Mary Poppins Returns
David Magee, Rob Marshall, John DeLuca
Emily Blunt, Lin-Manuel Miranda, Ben Whishaw, Emily Mortimer, Pixie Davies, Nathanael Saleh, Joel Dawson, Julie Walters, Meryl Streep, Colin Firth, Jeremy Swift, Kobna Holdbrook-Smith, Dick Van Dyke, Angela Lansbury, David Warner, Jim Norton
PG for some mild thematic elements and brief action.
Buy on DVD/Blu-ray
For anyone who grew up with Julie Andrews as the ultimate nanny, Mary Poppins Returns is a bittersweet affair. Andrews chose not to return to the sequel in a guest role, but we’ve been given a bountiful array of actors to take the place of the original cast.
Picking up the umbrella in Andrews’ place is Emily Blunt who gives the titular character charm, heart, and musical excitement. Taking over for Dick Van Dyke’s chimney sweep is Lin-Manuel Miranda as the lamplighter Jack. Emily Mortimer and Ben Whishaw star as the elder Banks children from the original film, Michael and Jane, now grown 25 years after the first feature.
Ever since Blunt broke through opposite Meryl Streep and Anne Hathaway in The Devil Wears Prada, she has proven that she’s adept in all cinematic forms. While we knew that she had the vocal talent thanks to her lead role in Into the Woods, she proves more than Miranda’s equal. Miranda, who rose to fame with his celebrated musicals In the Heights and, more notably, Hamilton, can’t even hold a candle to her.
Whishaw himself is a capable singer delivering the film’s most emotional performance with the tune “A Conversation.” Mortimer does fine as his sister, but is never given her own musical act, which is somewhat disappointing. The kids are all suitably charming as well. Meryl Streep’s mid-film appearance as a tinkerer who leads the cast in a performance of “Turning Turtle” is painful to watch. While she’s a solid musical performer, this is so utterly underwhelming that it could have been cut from the film and no one would have noticed or cared.

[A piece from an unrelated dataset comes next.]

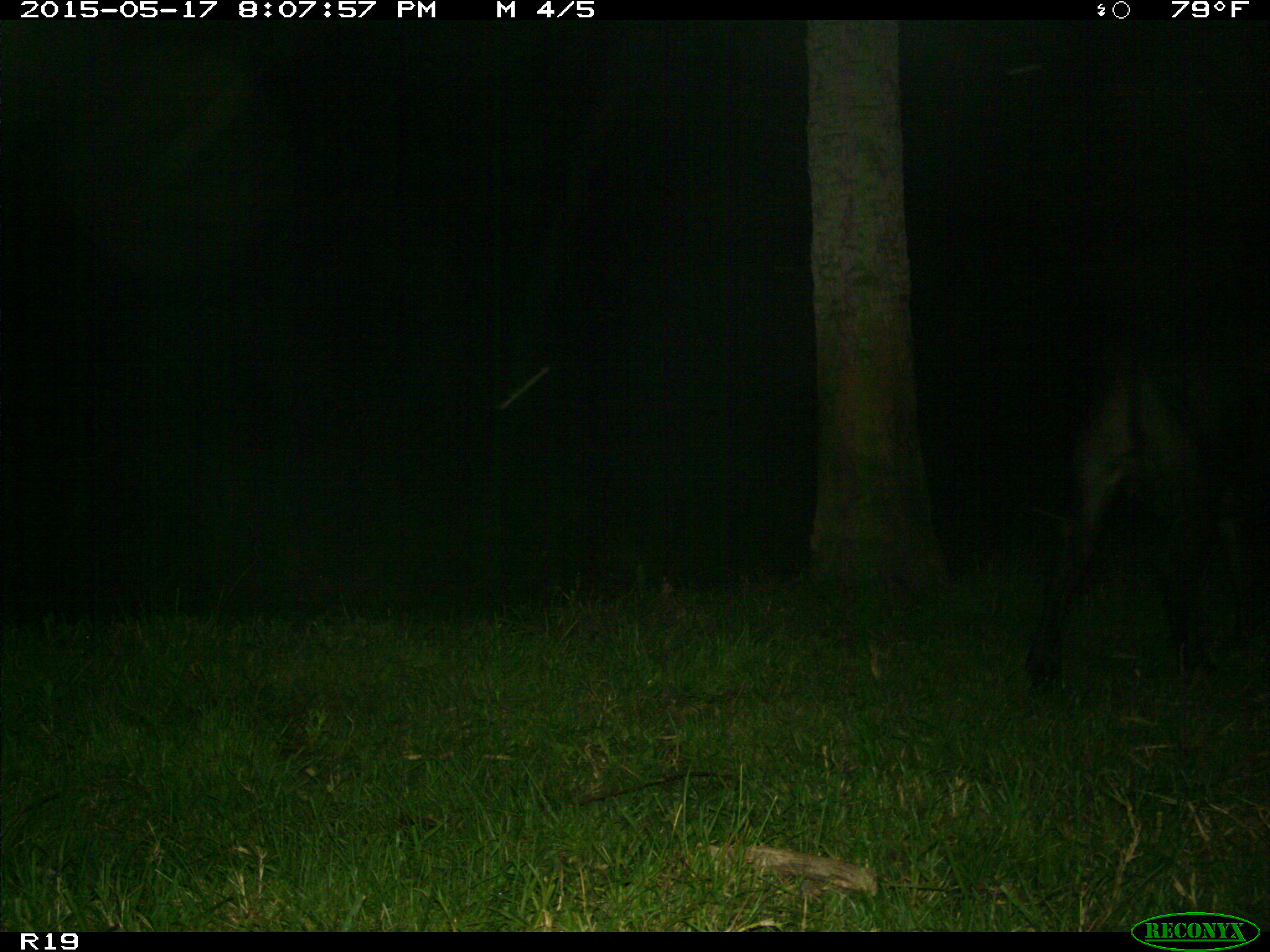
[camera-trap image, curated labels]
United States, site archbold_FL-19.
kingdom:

With Miranda’s involvement, one would have thought he’d have a hand in writing the film’s songs. After all, he did strong work with Disney’s Moana. Yet, the entire score is written by Marc Shaiman with Scott Wittman joining to write the original songs. One of the title cards references Richard M. Sherman as a music consultant. As the co-writer of the 1964 original (with brother Robert B. Sherman), it’s evident that Shaiman and Wittman wished to create a derivation of the original rather than a completely new score. The music and the songs sound quite similar to the original and that helps with building familiarity in the audience, but also means that the film suffers from a seeming lack of inventiveness. The songs are also not indelibly memorable as the original films’ were.
Apart from “A Conversation,” there are only three songs that manage to stand apart from the production. “The Royal Doulton Music Hall” is a fun pastiche while “The Place Where Lost Things Go” is a touching, not terribly emotional, track. These two fall a middling third and fourth among the list with “A Conversation” at the top and the bubbly final production number “Nowhere to Go But Up” coming in just below it.
That final production number is the pleasure of the film for another reason thanks to the cameo appearance of a film and stage legend. Although it’s pretty easy to guess who it is, the moment of the reveal is something of rapturous delight. There’s a separate cameo during the film’s climax that more than pays for the price of admission as well, but again, knowing who it is might ruin some of the joy that results.
The film’s director, Rob Marshall, has now delivered four musicals to cinemas out of his six feature films (Memoirs of a Geisha and Pirates of the Caribbean: On Stranger Tides being the exceptions). While Chicago put him on the map and remains his best work, Mary Poppins Returns edges Into the Woods out as his second best musical adaptation. The less said about the execrable, even if compelling, Nine the better.
Marshall has carved out a niche in the genre, one that will be tested with the live-action adaptation of The Little Mermaid, and has proven he is capable of terrific staging, appreciating how the actors’ movements and dancing is key to the film’s enjoyment and success. There’s nothing particularly revolutionary here and while Memoirs of a Geisha is better than all but Chicago, it’s evident that he belongs in this genre.
As entertaining and enjoyable as this film is, everything about Mary Poppins Returns feels like it was cribbed from the original while still managing to carve out its own minorly inventive niche. Keeping tone and style is important for a sequel 54 years after the first film released to theaters. While all of the songs weren’t the highest of caliber, enough worked, which made for a pleasant viewing experience. And the two cameos at the end of the film more than erased many of the frustrations.